Exercise task: Copy the following rows verbatim, starting at the line that contains "With the patch" and ending at the final line of the rows, with both of those lines included.

.....

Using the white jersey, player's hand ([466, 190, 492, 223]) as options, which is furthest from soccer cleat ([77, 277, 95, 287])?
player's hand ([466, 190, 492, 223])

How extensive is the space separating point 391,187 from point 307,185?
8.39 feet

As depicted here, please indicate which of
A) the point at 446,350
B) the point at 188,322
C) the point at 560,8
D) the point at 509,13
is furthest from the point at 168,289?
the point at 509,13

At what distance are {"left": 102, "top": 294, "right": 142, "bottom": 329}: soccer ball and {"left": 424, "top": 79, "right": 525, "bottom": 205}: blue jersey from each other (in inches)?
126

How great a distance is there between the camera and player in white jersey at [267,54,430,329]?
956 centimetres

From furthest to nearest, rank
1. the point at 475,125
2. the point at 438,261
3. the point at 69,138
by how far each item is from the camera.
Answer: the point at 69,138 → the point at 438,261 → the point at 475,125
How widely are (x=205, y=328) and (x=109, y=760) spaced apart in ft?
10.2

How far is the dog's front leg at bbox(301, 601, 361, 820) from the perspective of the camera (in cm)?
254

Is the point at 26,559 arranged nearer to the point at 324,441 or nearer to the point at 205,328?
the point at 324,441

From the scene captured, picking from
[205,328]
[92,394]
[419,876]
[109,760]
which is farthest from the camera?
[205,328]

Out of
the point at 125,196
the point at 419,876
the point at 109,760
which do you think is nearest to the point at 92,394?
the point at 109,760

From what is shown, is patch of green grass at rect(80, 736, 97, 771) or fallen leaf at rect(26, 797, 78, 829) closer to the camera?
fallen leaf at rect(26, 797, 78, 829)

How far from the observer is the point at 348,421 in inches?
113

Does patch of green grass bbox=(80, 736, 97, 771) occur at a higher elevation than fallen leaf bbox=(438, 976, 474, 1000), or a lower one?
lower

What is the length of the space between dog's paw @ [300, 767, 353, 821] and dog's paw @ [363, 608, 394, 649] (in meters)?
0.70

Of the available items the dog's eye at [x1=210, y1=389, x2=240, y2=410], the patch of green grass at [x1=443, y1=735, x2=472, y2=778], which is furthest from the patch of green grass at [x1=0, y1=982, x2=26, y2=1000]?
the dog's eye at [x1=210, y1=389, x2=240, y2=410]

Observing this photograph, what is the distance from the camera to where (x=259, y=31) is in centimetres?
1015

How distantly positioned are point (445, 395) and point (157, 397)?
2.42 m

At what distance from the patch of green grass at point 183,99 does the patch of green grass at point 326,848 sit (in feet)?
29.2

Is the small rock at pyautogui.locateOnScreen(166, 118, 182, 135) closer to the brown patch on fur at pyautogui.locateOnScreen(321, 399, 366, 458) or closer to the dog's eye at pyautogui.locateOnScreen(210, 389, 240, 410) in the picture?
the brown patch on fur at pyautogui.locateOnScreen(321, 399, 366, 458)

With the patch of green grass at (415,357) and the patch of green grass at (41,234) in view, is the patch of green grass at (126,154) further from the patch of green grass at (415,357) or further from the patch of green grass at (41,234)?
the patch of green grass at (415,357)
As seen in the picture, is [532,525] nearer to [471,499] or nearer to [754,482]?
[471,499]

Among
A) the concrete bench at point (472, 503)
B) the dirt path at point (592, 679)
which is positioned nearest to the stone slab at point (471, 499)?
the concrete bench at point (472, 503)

.....

Exercise answer:
With the patch of green grass at (415,357) and the patch of green grass at (41,234) in view, is the patch of green grass at (126,154) further from the patch of green grass at (415,357) or further from the patch of green grass at (41,234)?
the patch of green grass at (415,357)
As seen in the picture, is [532,525] nearer to [471,499] or nearer to [754,482]?
[471,499]

Among
A) the concrete bench at point (472, 503)
B) the dirt path at point (592, 679)
which is positioned nearest to the stone slab at point (471, 499)?
the concrete bench at point (472, 503)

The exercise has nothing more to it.